AIM 1
Transcribe the autumn essay word for word, between "I love this" and "her spring show.", inclusive.
AIM 2
Answer these from the autumn essay:
(a) What does the writer drink while sitting in front of the fireplace?
(b) What animal was the coworker's husband hunting last weekend?
(c) What color is the jacket that can be difficult to see in the snowy woods?

TheBanyanTree: Driving without Headlights

Margaret R. Kramer margaretkramer at earthlink.net
Sat Nov 15 05:56:27 PST 2003


I love this time of year as we sink into darkness and the air is frosty and
the weather person promises a dusting of snow.  I love the oranges and the
reds and the yellows as they fade into a palette of browns.  I love moving
inside away from the chilly wind and sitting myself in front of our
fireplace with a cup of hot chocolate.  I love baking cookies and cakes and
bread.  I cocoon myself in thick colorful sweaters and my summer body
becomes a mystery.

I don’t hunt, but I envy those who do.  Not because of hunting, but giving
themselves an opportunity to tramp around in the woods or fields or swamps
and see nature take down and discard her summer finery to sleep for a while
and begin dreaming of her spring show.

But hunting is dangerous, no matter how experienced a hunter might be.  My
coworker’s husband was deer hunting last weekend, and accidentally shot and
killed his best friend and brother-in-law (my coworker’s sister’s husband)
thinking he was a deer.  It was snowing and in the woods it can be difficult
to see the orange jacket.  Nothing can be more horrible than that - to end a
life without intent.

DATASET ROWS
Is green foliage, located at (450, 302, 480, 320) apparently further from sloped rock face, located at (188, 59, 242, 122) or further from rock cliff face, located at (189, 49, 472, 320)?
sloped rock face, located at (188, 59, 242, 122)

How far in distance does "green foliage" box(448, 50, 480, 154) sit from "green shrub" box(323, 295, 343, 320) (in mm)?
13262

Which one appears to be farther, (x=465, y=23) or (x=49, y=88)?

...

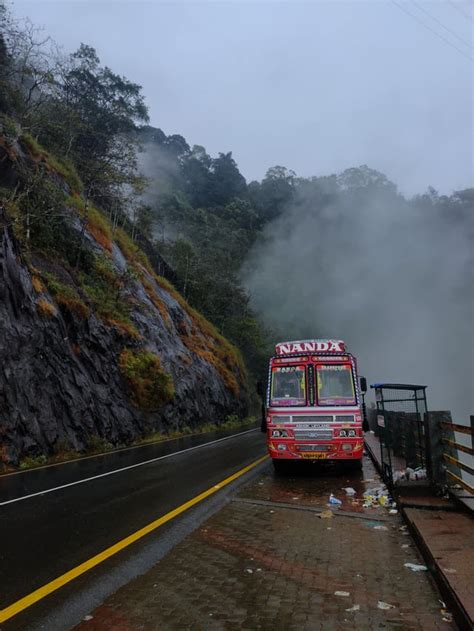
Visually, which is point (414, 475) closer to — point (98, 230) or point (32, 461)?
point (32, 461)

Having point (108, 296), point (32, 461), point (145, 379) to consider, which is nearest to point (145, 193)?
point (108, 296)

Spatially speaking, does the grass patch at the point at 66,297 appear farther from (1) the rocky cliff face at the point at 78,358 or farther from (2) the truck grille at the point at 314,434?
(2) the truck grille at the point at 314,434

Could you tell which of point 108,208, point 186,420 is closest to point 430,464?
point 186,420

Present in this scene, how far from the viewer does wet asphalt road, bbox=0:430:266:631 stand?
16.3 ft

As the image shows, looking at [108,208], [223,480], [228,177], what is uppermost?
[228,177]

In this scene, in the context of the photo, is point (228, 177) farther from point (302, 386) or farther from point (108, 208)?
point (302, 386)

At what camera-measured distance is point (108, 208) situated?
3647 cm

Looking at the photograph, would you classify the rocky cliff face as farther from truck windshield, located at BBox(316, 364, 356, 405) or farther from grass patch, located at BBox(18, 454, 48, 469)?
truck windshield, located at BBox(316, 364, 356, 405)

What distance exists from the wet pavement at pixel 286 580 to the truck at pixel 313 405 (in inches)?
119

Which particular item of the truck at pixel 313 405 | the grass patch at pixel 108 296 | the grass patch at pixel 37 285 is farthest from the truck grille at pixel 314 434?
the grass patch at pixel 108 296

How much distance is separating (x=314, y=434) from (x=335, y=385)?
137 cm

==

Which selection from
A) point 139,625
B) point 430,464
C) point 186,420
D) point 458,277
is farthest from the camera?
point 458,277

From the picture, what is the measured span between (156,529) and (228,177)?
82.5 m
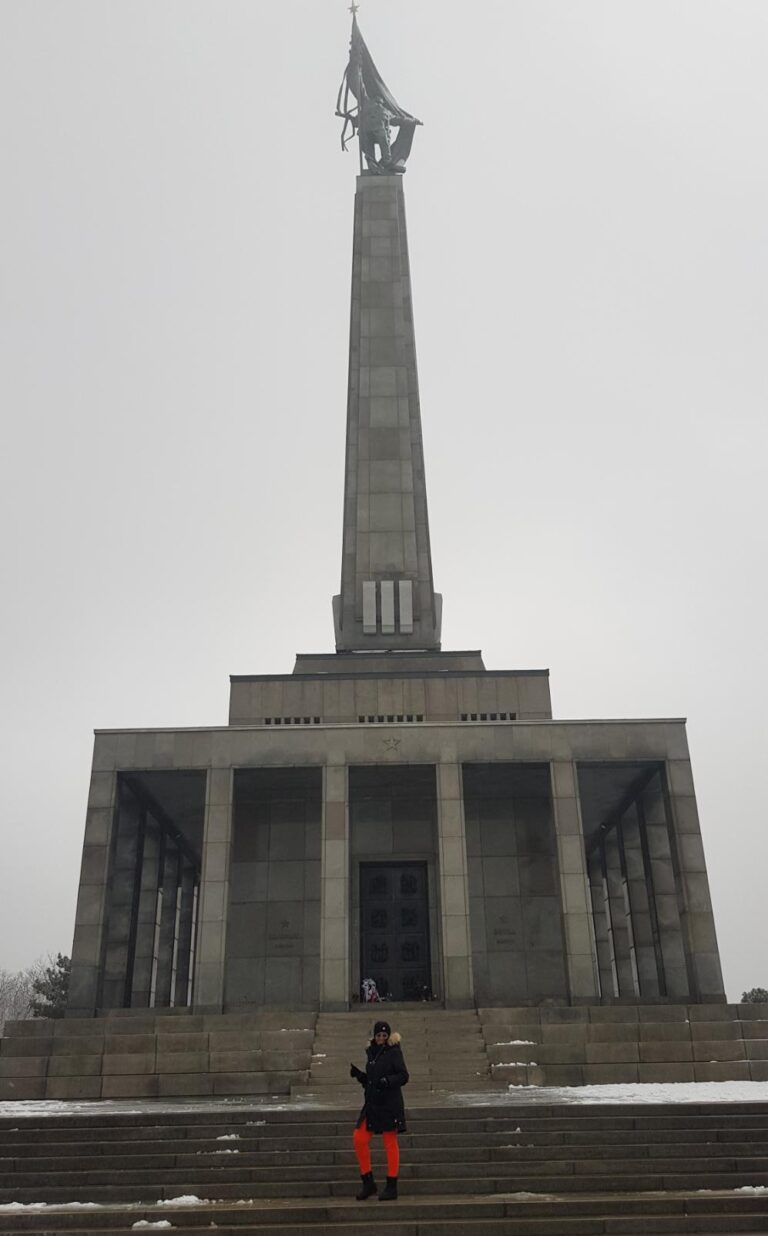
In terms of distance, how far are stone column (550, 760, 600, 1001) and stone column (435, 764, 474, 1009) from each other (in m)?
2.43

COMPLETE OUTPUT 1
I love this time of year as we sink into darkness and the air is frosty and
the weather person promises a dusting of snow.  I love the oranges and the
reds and the yellows as they fade into a palette of browns.  I love moving
inside away from the chilly wind and sitting myself in front of our
fireplace with a cup of hot chocolate.  I love baking cookies and cakes and
bread.  I cocoon myself in thick colorful sweaters and my summer body
becomes a mystery.

I don’t hunt, but I envy those who do.  Not because of hunting, but giving
themselves an opportunity to tramp around in the woods or fields or swamps
and see nature take down and discard her summer finery to sleep for a while
and begin dreaming of her spring show.

COMPLETE OUTPUT 2
(a) A cup of hot chocolate
(b) Deer
(c) Orange